▸ Goal of the exercise:
In the listing below, find each line with the string "System" and return it.

▸ Information given:
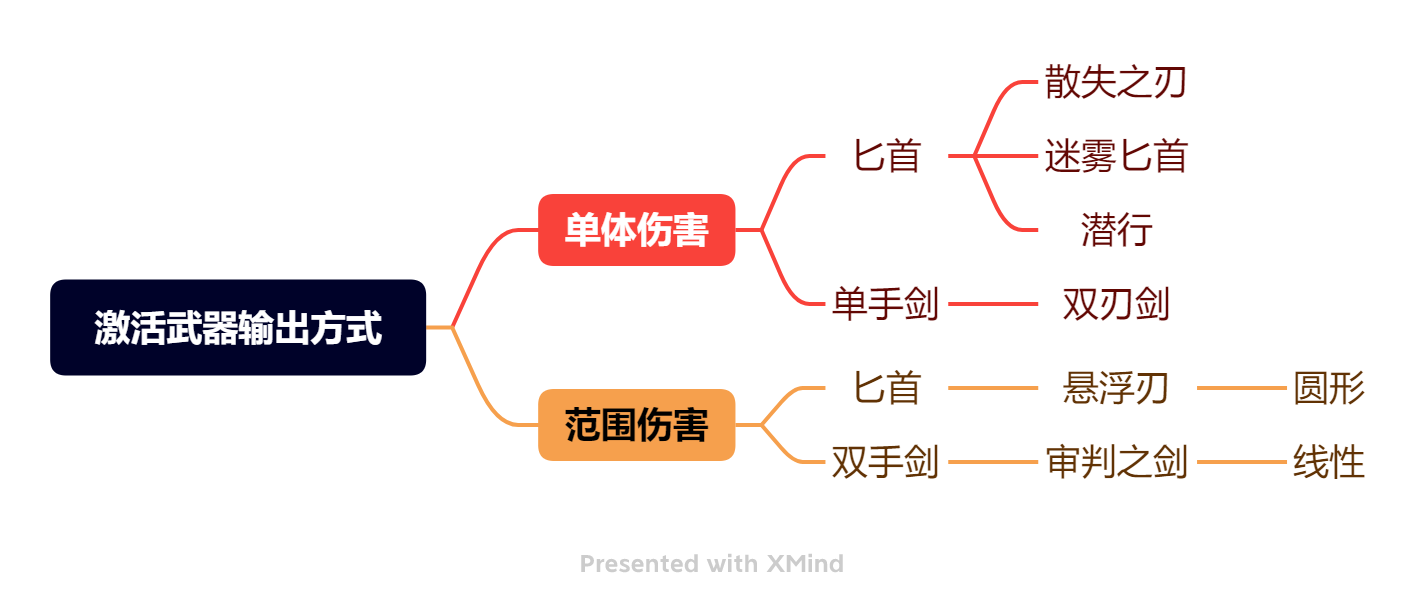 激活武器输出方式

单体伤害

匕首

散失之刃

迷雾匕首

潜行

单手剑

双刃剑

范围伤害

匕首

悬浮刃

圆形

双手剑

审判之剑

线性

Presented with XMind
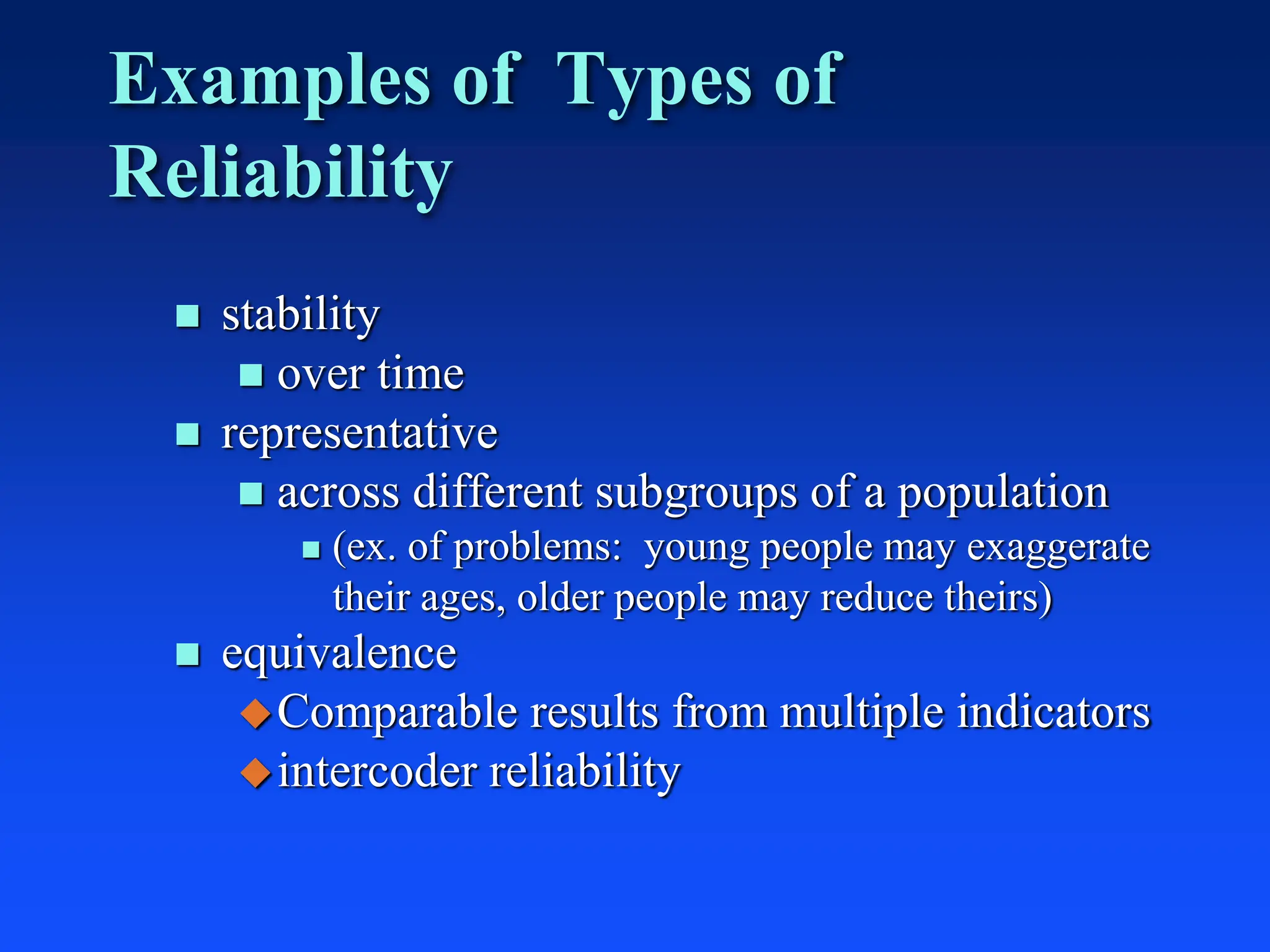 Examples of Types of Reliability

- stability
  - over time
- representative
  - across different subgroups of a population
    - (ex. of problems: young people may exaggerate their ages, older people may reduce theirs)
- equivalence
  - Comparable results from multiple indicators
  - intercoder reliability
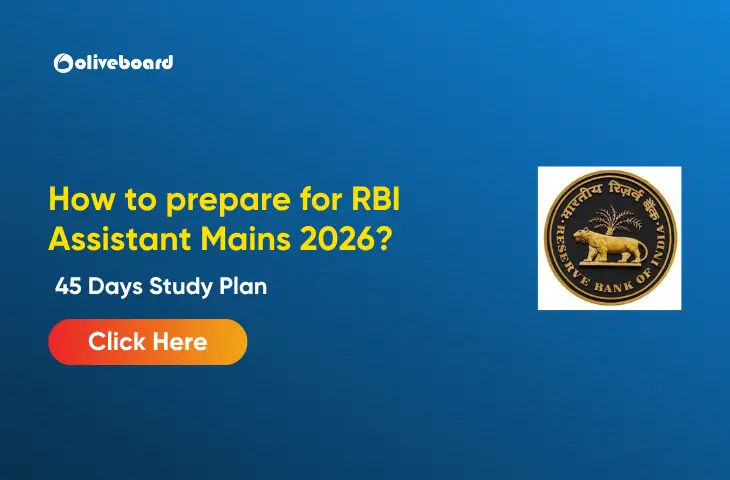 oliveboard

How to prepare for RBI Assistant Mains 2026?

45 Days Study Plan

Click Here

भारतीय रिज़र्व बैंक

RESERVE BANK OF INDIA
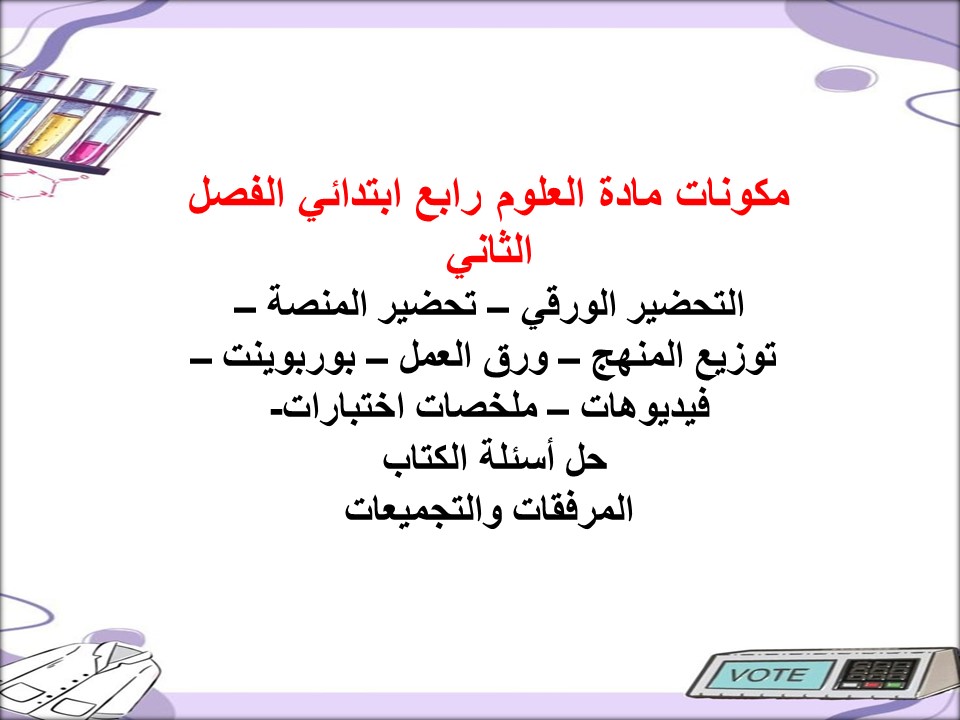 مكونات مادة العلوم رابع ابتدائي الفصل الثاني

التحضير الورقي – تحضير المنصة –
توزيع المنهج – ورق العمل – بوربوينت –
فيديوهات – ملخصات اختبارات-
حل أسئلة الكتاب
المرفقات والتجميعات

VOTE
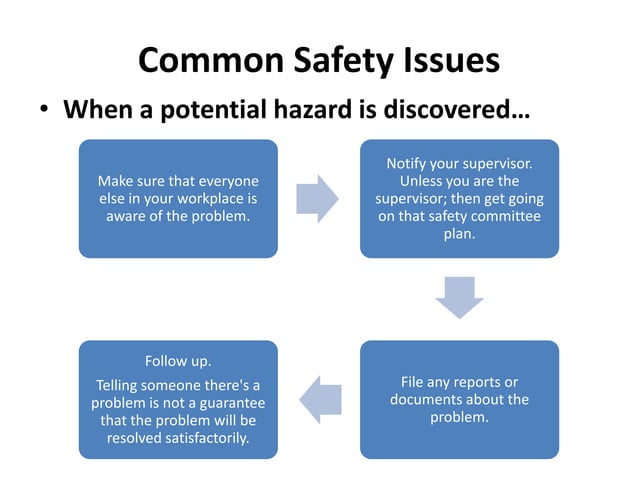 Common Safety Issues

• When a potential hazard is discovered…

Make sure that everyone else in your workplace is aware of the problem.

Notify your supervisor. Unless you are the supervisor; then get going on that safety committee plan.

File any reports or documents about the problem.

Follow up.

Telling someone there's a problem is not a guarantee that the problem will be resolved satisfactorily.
* * *
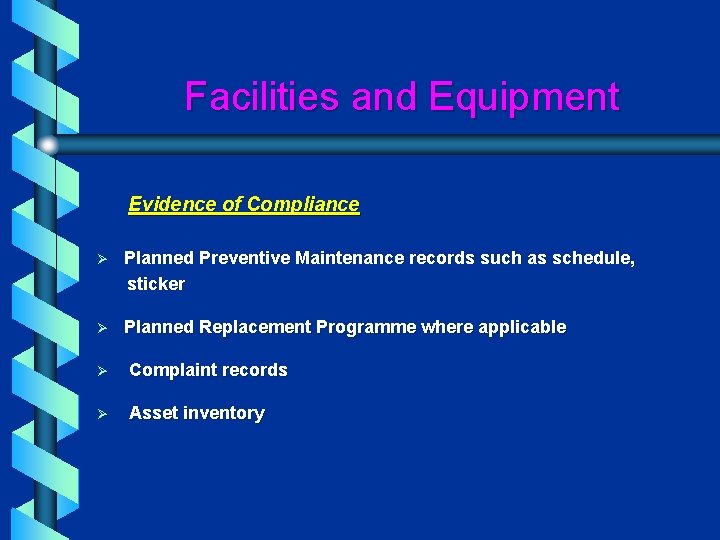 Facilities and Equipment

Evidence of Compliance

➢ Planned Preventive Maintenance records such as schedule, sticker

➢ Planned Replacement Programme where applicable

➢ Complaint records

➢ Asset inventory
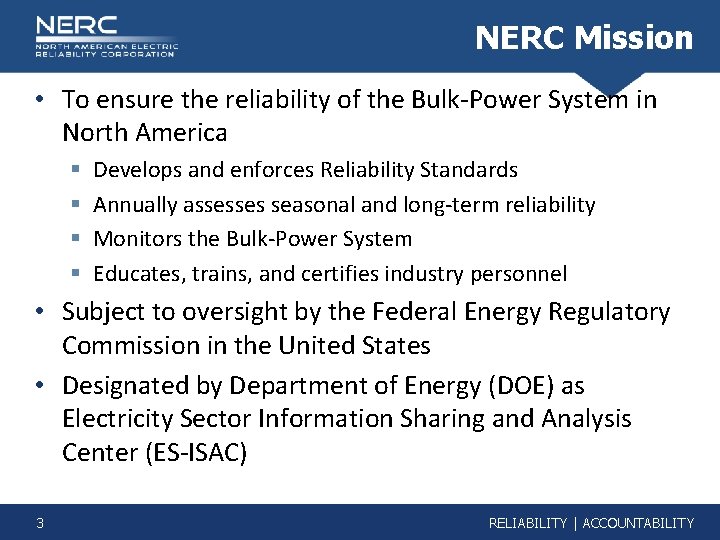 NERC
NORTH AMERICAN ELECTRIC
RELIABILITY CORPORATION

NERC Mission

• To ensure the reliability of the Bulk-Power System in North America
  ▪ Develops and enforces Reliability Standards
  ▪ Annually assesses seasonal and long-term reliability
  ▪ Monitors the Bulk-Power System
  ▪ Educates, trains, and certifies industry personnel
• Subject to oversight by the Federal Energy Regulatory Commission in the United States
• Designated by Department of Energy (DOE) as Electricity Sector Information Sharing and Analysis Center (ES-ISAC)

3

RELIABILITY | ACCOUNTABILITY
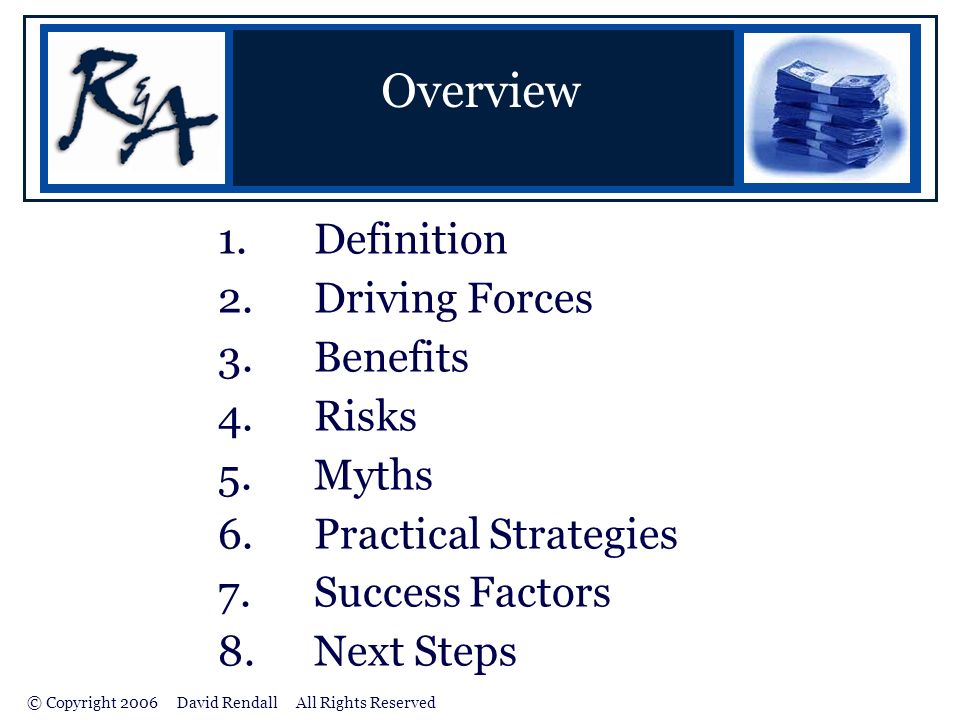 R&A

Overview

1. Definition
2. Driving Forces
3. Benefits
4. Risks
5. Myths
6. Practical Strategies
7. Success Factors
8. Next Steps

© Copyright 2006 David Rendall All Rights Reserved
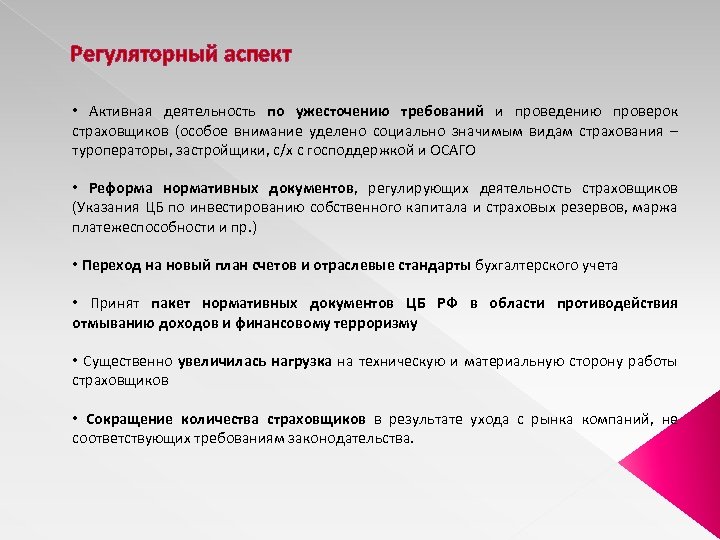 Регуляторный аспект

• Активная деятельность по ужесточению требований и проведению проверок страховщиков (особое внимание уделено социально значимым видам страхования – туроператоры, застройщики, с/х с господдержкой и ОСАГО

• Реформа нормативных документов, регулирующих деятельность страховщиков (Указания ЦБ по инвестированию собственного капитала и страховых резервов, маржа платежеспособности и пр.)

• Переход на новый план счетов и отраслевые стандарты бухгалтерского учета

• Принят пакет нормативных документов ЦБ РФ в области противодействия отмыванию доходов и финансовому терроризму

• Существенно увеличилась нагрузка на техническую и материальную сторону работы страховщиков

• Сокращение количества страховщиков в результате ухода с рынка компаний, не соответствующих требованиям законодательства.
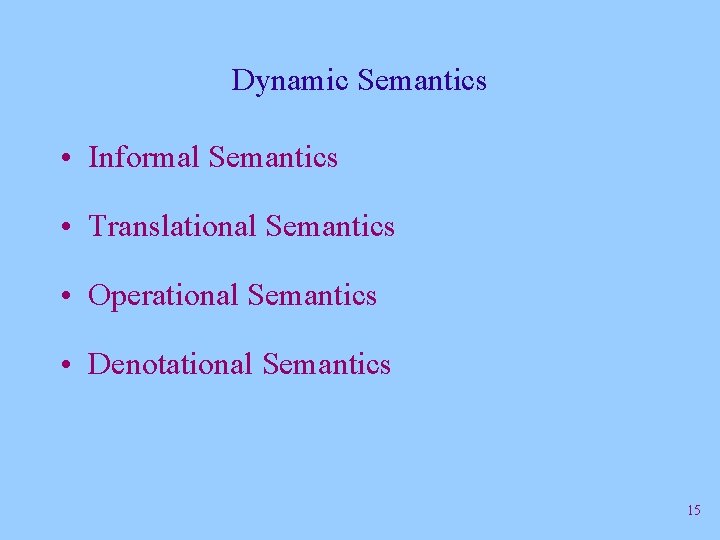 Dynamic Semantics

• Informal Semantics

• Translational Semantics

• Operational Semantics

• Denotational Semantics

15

▸ Exercise answer:
• To ensure the reliability of the Bulk-Power System in North America
  ▪ Monitors the Bulk-Power System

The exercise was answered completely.